An Autonomous Vehicle Future

Richard Smallwood, CEO and President of Sumitomo Rubber North America, will be one of the key speakers at the upcoming Traction Summit Conference, which will be held in San Jose, California, Oct. 16-18.

The following Q&A conducted with Mr. Smallwood looks at the impact autonomous vehicles will have on society. In the interview, Mr. Smallwood sees massive positive changes due to the embrace of autonomous vehicles.


Q: You are bullish on the positive impact autonomous vehicles will have on society. Can you explain in a bit more detail how this will impact the United States and other regions of the world?

Richard Smallwood (RS): Safety: Nearly 1.3 million people worldwide die each year in vehicle-related accidents. Human error, such as distraction, under the influence, sleepy, reckless driving, and not driving appropriately for the conditions, accounts for approximately 90% of those accidents. If we can eliminate the human (error) we will be able to greatly reduce the number of accidents and deaths. AV (autonomous vehicle) technology won't be perfect, and there will invariably be accidents as a result, but it will quickly develop as humans gradually embrace the AV concept. We do have to be fair, though, and accept the reality that AVs will be held to a much higher standard than humans, and as such, there will be a great deal of negative press when an accident occurs.

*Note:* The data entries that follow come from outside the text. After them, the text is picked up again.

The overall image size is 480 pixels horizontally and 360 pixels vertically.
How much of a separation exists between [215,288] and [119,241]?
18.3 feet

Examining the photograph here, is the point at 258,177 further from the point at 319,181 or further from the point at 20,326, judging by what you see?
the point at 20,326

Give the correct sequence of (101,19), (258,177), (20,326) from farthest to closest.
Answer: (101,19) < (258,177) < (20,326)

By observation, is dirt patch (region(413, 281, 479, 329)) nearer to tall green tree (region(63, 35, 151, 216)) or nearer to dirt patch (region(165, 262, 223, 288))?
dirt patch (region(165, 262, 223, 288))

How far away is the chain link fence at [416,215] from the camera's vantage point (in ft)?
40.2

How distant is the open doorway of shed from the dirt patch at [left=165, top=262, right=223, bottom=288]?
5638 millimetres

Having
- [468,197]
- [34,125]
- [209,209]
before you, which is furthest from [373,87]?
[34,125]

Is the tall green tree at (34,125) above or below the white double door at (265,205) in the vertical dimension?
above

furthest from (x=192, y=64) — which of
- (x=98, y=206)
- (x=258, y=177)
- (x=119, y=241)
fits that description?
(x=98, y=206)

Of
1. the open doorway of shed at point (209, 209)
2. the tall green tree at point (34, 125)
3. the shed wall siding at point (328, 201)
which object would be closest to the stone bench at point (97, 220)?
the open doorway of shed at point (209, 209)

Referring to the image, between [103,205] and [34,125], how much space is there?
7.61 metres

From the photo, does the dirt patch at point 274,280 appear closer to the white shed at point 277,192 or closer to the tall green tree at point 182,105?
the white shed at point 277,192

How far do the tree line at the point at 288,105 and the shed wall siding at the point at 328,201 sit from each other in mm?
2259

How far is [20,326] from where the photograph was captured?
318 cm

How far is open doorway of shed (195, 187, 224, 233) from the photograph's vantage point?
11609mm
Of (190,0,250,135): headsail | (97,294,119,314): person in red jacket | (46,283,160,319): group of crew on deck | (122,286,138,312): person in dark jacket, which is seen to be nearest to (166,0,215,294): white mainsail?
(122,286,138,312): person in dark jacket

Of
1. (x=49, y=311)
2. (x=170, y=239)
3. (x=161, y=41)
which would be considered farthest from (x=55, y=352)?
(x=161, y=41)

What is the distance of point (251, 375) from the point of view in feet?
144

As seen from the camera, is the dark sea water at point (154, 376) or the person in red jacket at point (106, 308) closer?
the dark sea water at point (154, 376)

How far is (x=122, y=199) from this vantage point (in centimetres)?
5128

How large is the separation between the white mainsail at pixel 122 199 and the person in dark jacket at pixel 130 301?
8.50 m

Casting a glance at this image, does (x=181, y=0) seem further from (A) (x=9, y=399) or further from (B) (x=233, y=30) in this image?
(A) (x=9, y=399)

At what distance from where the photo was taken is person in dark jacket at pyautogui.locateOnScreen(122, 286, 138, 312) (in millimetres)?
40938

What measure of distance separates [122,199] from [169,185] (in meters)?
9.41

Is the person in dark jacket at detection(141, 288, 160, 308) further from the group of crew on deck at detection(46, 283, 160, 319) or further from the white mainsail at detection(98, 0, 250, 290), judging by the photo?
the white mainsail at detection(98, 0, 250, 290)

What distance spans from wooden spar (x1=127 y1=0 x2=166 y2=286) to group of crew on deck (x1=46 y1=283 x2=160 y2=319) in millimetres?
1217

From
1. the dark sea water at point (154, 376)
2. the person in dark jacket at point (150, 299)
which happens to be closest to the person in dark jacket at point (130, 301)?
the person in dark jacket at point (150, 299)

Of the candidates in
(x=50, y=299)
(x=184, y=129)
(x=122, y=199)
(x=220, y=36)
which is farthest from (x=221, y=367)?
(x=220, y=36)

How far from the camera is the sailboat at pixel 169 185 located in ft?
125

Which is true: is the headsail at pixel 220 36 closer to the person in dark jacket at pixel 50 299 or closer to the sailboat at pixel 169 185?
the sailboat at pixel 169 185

Mobility: Millions of people who rely on others today for transportation will gain greater independence with AVs. Today, many people are confined to their homes due to age, infirmity, or economic circumstance and can only travel when they find someone kind enough to drive them. Their options have been expanded with the advent of Uber and Lyft, but they will be greatly enhanced once AVs become more prevalent. They will be able to go to the store, go to the doctor, or just get out of the house without being a burden to family or friends. Likewise, those that are immobile due to economic circumstances will find their opportunities greatly enhanced when they no longer must allocate scarce resources to buying, maintaining, and ensuring a vehicle that they will only use about 5% of the time. With AVs in a shared mobility platform, the cost of transportation drops considerably, and this will make it easier for those people to find work.


Q: The auto industry and the various industries that depend on transportation make up a significant portion of the U.S. economy. Obviously, as autonomous vehicles grow in popularity there will be some significant changes to that part of the business. What are some of the changes that will occur with the auto industry (parking garages, auto insurance companies, gas stations, etc.)

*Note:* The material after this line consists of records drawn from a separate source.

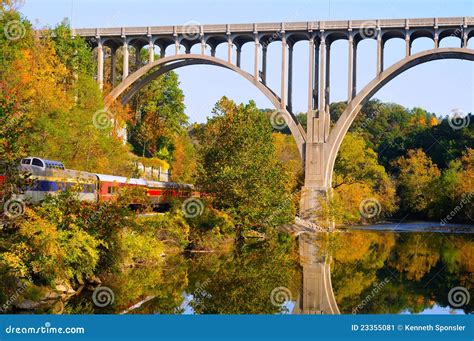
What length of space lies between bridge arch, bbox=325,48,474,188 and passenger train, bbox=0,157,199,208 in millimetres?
11686

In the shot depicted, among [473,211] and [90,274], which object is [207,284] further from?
[473,211]

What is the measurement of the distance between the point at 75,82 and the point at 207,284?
25.6 meters

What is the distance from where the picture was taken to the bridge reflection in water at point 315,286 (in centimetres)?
2045

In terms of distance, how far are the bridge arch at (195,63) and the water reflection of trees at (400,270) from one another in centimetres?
810

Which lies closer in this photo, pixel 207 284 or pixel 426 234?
pixel 207 284

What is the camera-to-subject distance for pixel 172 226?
102 ft

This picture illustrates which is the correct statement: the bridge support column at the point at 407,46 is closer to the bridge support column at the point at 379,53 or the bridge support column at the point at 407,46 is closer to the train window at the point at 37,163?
the bridge support column at the point at 379,53

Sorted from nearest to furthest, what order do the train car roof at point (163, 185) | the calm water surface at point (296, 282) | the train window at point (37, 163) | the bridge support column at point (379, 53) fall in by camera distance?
the calm water surface at point (296, 282) < the train window at point (37, 163) < the train car roof at point (163, 185) < the bridge support column at point (379, 53)

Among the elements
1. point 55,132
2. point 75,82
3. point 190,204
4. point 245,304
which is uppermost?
point 75,82

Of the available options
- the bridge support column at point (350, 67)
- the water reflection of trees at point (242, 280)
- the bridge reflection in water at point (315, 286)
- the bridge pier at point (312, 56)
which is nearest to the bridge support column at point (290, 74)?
the bridge pier at point (312, 56)

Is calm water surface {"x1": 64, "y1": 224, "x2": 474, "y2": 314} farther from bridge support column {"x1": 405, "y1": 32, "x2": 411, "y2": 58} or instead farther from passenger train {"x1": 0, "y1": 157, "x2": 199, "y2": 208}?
bridge support column {"x1": 405, "y1": 32, "x2": 411, "y2": 58}

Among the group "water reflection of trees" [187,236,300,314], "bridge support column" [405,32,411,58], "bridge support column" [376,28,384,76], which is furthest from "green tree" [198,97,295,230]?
"bridge support column" [405,32,411,58]

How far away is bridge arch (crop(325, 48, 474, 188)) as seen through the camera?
154ft

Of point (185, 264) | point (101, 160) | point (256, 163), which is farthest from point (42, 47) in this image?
point (185, 264)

RS: Smaller Market Size: It is estimated that new car sales could drop by 40% once AVs become prevalent. There will likely also be a significant reduction in vehicle registrations once people move from owning one or more cars to sharing the ownership of a car. This reduction in total market size is why you see OEMs trying to evolve from new car manufacturers to “mobility providers.”

Parking Space is Reduced: More than 20% of urban space is dedicated to the parking of vehicles. A great deal of that space can be recaptured and rededicated to other purposes such as parks or other green space.

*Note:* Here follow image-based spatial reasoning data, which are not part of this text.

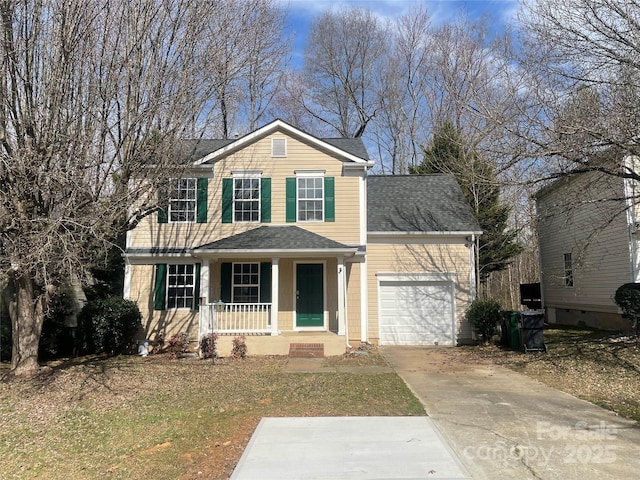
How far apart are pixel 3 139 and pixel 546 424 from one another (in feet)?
31.3

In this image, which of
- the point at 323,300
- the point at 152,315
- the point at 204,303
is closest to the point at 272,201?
the point at 323,300

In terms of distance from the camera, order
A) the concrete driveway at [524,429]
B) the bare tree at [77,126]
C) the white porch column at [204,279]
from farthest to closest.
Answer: the white porch column at [204,279]
the bare tree at [77,126]
the concrete driveway at [524,429]

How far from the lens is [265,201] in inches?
547

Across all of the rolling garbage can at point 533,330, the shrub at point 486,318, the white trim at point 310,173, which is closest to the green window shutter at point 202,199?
the white trim at point 310,173

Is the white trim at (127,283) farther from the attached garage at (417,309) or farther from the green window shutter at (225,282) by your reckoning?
the attached garage at (417,309)

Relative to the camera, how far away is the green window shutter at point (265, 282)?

Insurance: This is likely the one that will become the most interesting issue to resolve. In a shared platform vehicle, it would likely be either the fleet owner or maybe even the vehicle manufacturer. In an individually owned vehicle, I could see where the owner would still have to buy coverage to protect against Acts of God, or other events outside the control of the vehicle or passenger. But if the accident is caused by the vehicle/software, does that fall in the hands of the producer.

Gas Station: Although I could be completely wrong, the probability is that AVs will become solely electronic vehicles, thereby seriously decreasing the need for a gas infrastructure. Electricity is the only power source that allows the AV to remain autonomous. It would be very difficult and unsafe for an AV to refuel with a combustible fuel such as gas, propane or diesel.

Professional Drivers: There are about 4 million professional drivers in the United States. That number will drastically reduce over time. My estimate is that we would begin seeing it first in taxi and chauffer services, then in terminal-to-terminal truck driving jobs.


Q: If I am employee of a company supplying parts to the auto industry, should I be in fear of losing my job?

RS: I would have a fall back plan depending on your age. History has shown that those jobs just don’t fade away forever; they simply shift to another industry or service. I would see this as a slow unwind, rather than a sudden collapse of an industry.


Q: What are some of the ancillary systems that you feel will accompany large scale embrace of autonomous vehicles?

RS: Data transmission systems will need to become more robust for AV to fully deliver. The vehicle will be gathering tremendous amounts of data and then sharing that data with other vehicles and perhaps some central collection point.

Perhaps 5G is powerful enough, but my guess is that it will require a step or two above that. Sensor technology and processing power will also be technologies that need to be brought along for the ride. Artificial Intelligence becomes a necessity for AVs to become practical, but I don’t know enough about that to say what it will need to look like. And lastly, data encryption or hack proofing technology becomes paramount in order to ensure safety and provide a sense of comfort to passengers.


Q: What role, if any, should federal or state governments take to maximize the positive benefits of an autonomous vehicle world?

RS: The Federal government must take the lead in setting standards and writing the laws. A patchwork system of standards and laws is not feasible for this system to work.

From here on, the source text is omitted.